**ZITIERTER TEXT**.
━━━━━━━━
Die, die es geschafft haben, sind innerlich zerrissen. Schwanken zwischen Freude und Verzweiflung. Freude, weil sie es geschafft haben – Verzweiflung, weil ihre Familienangehörigen noch da sind. Da, wo Krieg ist. 1800 Kilometer von hier entfernt. Eine Busfahrt weit weg. Am Dienstagabend um 20 Uhr sind sie in Krakau in den Bus gestiegen, voll mit den Eindrücken des Krieges, voller Angst und Verzweiflung. Noch nicht einmal zwölf Stunden später, nach einer Nacht im Bus, sind sie Tangstedt, in einer für sie heilen Welt. Es fühlt sich unwirklich an. „Ich habe bis zuletzt nicht geglaubt, dass dieser Vorschlag real war. Ich habe sogar an das Hotel geschrieben. – und einer der Helfer bot mir an, ihn anzurufen, um sicherzustellen, dass alles in Ordnung sei. Die Leute hier haben nicht nur die Ressourcen gefunden, um alles zu organisieren, sondern sie haben auch die Zeit gefunden, Fragen zu beantworten. Das ist unglaublich“, sagt Nataliia und drückt Erika an sich. Sie weiß, dass es in ihrer Heimat keinen sicheren Ort mehr gibt. Sie hat von Freunden gehört, dass deren Wohnung ausgebombt wurde. Tangstedt ist wie eine Auszeit vom Krieg. Sie weiß nicht, wie lange diese Auszeit dauern wird.

Taisija Taksijan (36) ist eine der ersten, die die Menschen begrüßt. Die Anwältin hat im Internet gelesen, dass dringend Dolmetscher gebraucht werden und sich spontan als Übersetzerin zur Verfügung gestellt. Innerhalb von Sekunden ist sie umringt, jeder hat eine Frage. Die Verunsicherung, wie es weitergeht, ist groß. Taisija Ta nickt, hört zu, beruhigt. Sie kommt aus der ehemaligen UDSSR und ist selbst als Kind nach Deutschland gekommen. Sie weiß, wie das ist, in einem fremden Land, mit einer fremden Sprache. Alles fremd, weit weg von zu Hause. „Auch wenn die Erleichterung groß ist, in Sicherheit zu sein – die Menschen sind sehr verunsichert“, sagt Taisija Taksijan. Sie hat Müsliriegel und Saft für die Kinder besorgt. Der Bus ist früher angekommen als geplant, bis das Frühstück fertig ist, dauert es noch.
━━━━━━━━
**MATERIAL**.
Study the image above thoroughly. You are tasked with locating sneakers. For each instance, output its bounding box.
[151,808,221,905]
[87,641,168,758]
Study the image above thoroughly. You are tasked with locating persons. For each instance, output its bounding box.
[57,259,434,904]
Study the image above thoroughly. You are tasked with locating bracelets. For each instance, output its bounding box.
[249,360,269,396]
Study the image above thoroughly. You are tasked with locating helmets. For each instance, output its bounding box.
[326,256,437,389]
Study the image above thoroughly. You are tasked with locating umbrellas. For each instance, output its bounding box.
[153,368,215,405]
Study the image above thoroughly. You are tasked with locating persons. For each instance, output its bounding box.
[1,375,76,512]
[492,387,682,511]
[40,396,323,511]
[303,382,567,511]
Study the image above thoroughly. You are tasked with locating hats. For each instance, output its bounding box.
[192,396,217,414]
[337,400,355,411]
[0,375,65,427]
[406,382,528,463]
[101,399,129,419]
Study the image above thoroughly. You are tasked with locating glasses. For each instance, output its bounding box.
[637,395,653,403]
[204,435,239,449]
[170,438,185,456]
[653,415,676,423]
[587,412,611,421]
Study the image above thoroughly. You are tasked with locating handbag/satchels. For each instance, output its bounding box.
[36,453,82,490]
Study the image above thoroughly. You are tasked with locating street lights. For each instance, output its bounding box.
━━━━━━━━
**AUFGABEN**.
[A] Fasse den Absatz des Textes, der mit „Taisija Taksijan (36) ist eine der ersten“ beginnt, als kurze Stichpunktliste zusammen und behalte dabei die wichtigsten Fakten bei.
[B] Gib den Abschnitt des Textes von „Taisija Taksijan (36)“ bis einschließlich „dauert es noch.“ wieder und ersetze darin „Dolmetscher“ durch „Sprachmittler“.
Arbeite ausschließlich mit dem Text, nicht mit den Daten.

**LÖSUNGEN**.
[A]
- Taisija Taksijan (36), Anwältin, begrüßt als eine der Ersten die ankommenden Menschen.
- Sie hat im Internet gelesen, dass dringend Dolmetscher gebraucht werden, und sich spontan als Übersetzerin gemeldet.
- Sofort ist sie von Menschen mit Fragen umringt, denn die Unsicherheit über die Zukunft ist groß.
- Sie stammt aus der ehemaligen UDSSR, kam selbst als Kind nach Deutschland und kennt das Gefühl, in einem fremden Land mit fremder Sprache zu sein.
- Laut ihr sind die Menschen trotz der Erleichterung, in Sicherheit zu sein, sehr verunsichert.
- Für die Kinder hat sie Müsliriegel und Saft besorgt.
- Der Bus kam früher als geplant an, das Frühstück ist noch nicht fertig.

[B]
Taisija Taksijan (36) ist eine der ersten, die die Menschen begrüßt. Die Anwältin hat im Internet gelesen, dass dringend Sprachmittler gebraucht werden und sich spontan als Übersetzerin zur Verfügung gestellt. Innerhalb von Sekunden ist sie umringt, jeder hat eine Frage. Die Verunsicherung, wie es weitergeht, ist groß. Taisija Ta nickt, hört zu, beruhigt. Sie kommt aus der ehemaligen UDSSR und ist selbst als Kind nach Deutschland gekommen. Sie weiß, wie das ist, in einem fremden Land, mit einer fremden Sprache. Alles fremd, weit weg von zu Hause. „Auch wenn die Erleichterung groß ist, in Sicherheit zu sein – die Menschen sind sehr verunsichert“, sagt Taisija Taksijan. Sie hat Müsliriegel und Saft für die Kinder besorgt. Der Bus ist früher angekommen als geplant, bis das Frühstück fertig ist, dauert es noch.